Maria Amélia Jundurian Corá

Resumo


A formação de identidade dos grupos culturais depende da legitimação de seus elementos culturais, da sua memória e da sua representação perante seus detentores. Criado em 2000, o Programa Nacional do Patrimônio Imaterial (PNPI) estabeleceu uma nova forma de atuação do Estado em relação aos patrimônios imateriais brasileiros. Executado pelo IPHAN, o programa inova ao ampliar seu objeto de patrimonialização, propondo o processo de registro de bens culturais imateriais e a elaboração de planos de salvaguarda para determinar as ações a serem realizadas. Este artigo tem como objetivo compreender os significados do titulo de Patrimônio Cultural do Brasil, para os detentores destes bens culturais de natureza imaterial, analisando, sobretudo como a memória é apropriada dentro do discurso oficial do Estado ao propor tal política. Para isso foram realizadas entrevistas em profundidade com agentes relevantes na política: duas técnicas do Iphan, uma consultora especializada da UNESCO, uma coordenadora de um ponto de cultura de um bem registrado e uma detentora de um bem registrado.
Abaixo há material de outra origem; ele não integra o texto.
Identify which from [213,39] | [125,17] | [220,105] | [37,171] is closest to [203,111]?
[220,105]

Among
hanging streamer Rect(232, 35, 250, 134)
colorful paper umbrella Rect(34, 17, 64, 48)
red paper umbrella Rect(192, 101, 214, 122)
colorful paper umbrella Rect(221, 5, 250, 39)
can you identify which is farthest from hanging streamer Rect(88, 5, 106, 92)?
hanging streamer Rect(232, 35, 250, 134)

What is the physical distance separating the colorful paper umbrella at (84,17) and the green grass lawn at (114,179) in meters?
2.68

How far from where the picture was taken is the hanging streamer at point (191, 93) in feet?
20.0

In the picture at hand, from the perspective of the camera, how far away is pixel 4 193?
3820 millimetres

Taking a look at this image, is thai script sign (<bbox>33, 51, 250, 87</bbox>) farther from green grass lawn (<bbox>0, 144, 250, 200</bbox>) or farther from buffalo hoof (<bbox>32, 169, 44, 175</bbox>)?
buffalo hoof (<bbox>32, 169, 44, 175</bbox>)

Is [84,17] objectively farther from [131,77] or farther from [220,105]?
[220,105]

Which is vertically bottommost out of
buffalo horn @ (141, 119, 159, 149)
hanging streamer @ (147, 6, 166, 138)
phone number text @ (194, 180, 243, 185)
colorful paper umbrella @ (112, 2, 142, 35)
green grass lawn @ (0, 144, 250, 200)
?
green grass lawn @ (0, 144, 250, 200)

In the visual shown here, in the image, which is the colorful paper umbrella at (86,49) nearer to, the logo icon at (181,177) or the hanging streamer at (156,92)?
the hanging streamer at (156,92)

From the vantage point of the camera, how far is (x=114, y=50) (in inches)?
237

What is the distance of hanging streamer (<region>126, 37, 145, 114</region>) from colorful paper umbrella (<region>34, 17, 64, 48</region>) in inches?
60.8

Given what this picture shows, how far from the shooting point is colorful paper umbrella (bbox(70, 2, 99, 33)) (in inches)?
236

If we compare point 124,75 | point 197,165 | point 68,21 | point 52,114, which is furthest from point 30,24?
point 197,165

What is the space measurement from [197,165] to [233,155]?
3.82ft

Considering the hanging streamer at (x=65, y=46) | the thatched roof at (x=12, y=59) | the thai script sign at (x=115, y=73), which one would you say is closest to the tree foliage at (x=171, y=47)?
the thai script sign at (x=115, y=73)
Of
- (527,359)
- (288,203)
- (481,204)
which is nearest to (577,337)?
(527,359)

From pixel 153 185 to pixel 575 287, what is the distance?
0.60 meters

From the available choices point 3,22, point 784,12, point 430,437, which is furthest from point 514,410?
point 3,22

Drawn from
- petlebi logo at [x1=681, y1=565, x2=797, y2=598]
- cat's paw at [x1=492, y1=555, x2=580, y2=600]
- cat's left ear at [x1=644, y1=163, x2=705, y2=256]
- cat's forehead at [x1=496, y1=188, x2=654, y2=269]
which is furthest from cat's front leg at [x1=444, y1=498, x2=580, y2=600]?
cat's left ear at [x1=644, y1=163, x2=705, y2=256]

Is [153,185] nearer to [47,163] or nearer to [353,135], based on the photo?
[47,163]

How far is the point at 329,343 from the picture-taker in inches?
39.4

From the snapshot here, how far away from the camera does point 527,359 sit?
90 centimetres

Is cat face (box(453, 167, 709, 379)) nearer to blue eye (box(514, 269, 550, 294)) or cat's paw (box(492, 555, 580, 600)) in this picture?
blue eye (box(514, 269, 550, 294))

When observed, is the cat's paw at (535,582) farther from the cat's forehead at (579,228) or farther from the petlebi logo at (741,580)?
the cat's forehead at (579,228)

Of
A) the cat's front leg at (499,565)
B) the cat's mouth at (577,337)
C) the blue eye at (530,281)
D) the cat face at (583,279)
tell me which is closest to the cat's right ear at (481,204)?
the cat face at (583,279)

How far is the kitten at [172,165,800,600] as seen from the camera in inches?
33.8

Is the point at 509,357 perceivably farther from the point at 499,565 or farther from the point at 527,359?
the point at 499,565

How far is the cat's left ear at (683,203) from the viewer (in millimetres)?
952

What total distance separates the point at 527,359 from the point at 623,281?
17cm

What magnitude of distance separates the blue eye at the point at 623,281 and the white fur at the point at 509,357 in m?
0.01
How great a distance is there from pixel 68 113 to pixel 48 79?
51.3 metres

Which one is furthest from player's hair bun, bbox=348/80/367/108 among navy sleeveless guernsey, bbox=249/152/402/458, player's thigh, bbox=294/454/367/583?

Nesse sentido, o que se percebeu na pesquisa foi que os detentores dos bens culturais fazem uso do título de Patrimônio Cultural do Brasil para alcançar benefícios pontuais como acesso aos direitos sociais, possibilidade de geração de trabalho e renda, resgate da memória social, formação de parcerias, intermediação com outros agentes públicos.

Palavras-chave


patrimônio imaterial; identidade; Programa Nacional de Patrimônio Imaterial, bens culturais.